During the cold and unpredictable months of winter, rail service in the mountains takes on an added dramatic sense of adventure. The role of the switchmen becomes especially important during that her time of the year, as it is their responsibility to patrol the tracks for ice chunks which have cascaded off the cliffs of the Notch onto the route. Snowfall amounts of less than eight or nine inches above the rails pose no real problem for the diesel powered giants that grind up the steep grades of the route today, but plowing is done when necessary. As Peters of the Maine Central explained, "The trains can get through in winter with no real problem with the snow. Our only potential difficulty with snow is when there's a snowslide over a particular area from a cliff - that's why we have track foremen."


Ben English remembers one blizzard that did pose something of a problem for the railroad, a great storm which hit the mountains in March 1950. The mighty train became stuck in the Notch heading west, unable to overcome the piles of snow. Armies of track crews arrived on the scene equipped with hand shovels to clear the track.
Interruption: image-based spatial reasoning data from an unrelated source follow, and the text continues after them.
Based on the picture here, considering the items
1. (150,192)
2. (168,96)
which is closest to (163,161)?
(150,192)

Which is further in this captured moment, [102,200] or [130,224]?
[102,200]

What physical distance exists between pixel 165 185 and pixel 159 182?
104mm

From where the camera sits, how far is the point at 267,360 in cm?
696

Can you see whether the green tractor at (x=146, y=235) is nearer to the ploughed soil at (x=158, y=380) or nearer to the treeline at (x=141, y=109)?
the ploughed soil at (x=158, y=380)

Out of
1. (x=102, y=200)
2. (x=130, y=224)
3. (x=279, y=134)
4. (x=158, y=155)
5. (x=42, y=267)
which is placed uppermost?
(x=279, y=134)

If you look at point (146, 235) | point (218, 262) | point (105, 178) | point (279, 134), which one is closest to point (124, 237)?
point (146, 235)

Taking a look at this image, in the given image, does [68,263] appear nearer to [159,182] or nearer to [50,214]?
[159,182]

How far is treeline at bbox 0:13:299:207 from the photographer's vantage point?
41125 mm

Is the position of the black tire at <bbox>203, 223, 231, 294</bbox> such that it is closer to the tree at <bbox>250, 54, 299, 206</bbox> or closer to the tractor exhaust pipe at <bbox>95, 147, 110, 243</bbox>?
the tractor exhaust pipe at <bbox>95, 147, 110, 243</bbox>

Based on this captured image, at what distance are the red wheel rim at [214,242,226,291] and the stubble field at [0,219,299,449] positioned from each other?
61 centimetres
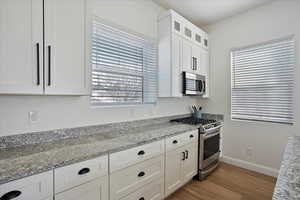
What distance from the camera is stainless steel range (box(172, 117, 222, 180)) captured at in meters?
2.45

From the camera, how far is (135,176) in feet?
5.04

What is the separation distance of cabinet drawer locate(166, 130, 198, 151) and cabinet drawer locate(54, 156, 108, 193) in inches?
34.5

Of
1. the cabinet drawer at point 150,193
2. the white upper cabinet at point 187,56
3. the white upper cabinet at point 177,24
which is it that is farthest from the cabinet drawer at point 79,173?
the white upper cabinet at point 177,24

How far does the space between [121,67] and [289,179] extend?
2017 mm

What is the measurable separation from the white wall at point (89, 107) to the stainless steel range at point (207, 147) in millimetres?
714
The wood powered steam engines which used the tracks in the 19th century as well as those powered by coal for the first half of this century had far more tougher times against the elements.


"During the winter, we usually send up a few extra engines - helpers, they're called - to give the trains a lift up the Notch," Peters stated in discussing the problems of winter railroading in the mountains. At one point, he said that he saw nine diesel locomotives powering one train for such a purpose. "When it's cold in winter, you just don't get the power that you do in summer. The trains go through, though."


Like everything else that's been achieved in the Notch, it's just a matter of trying a little harder.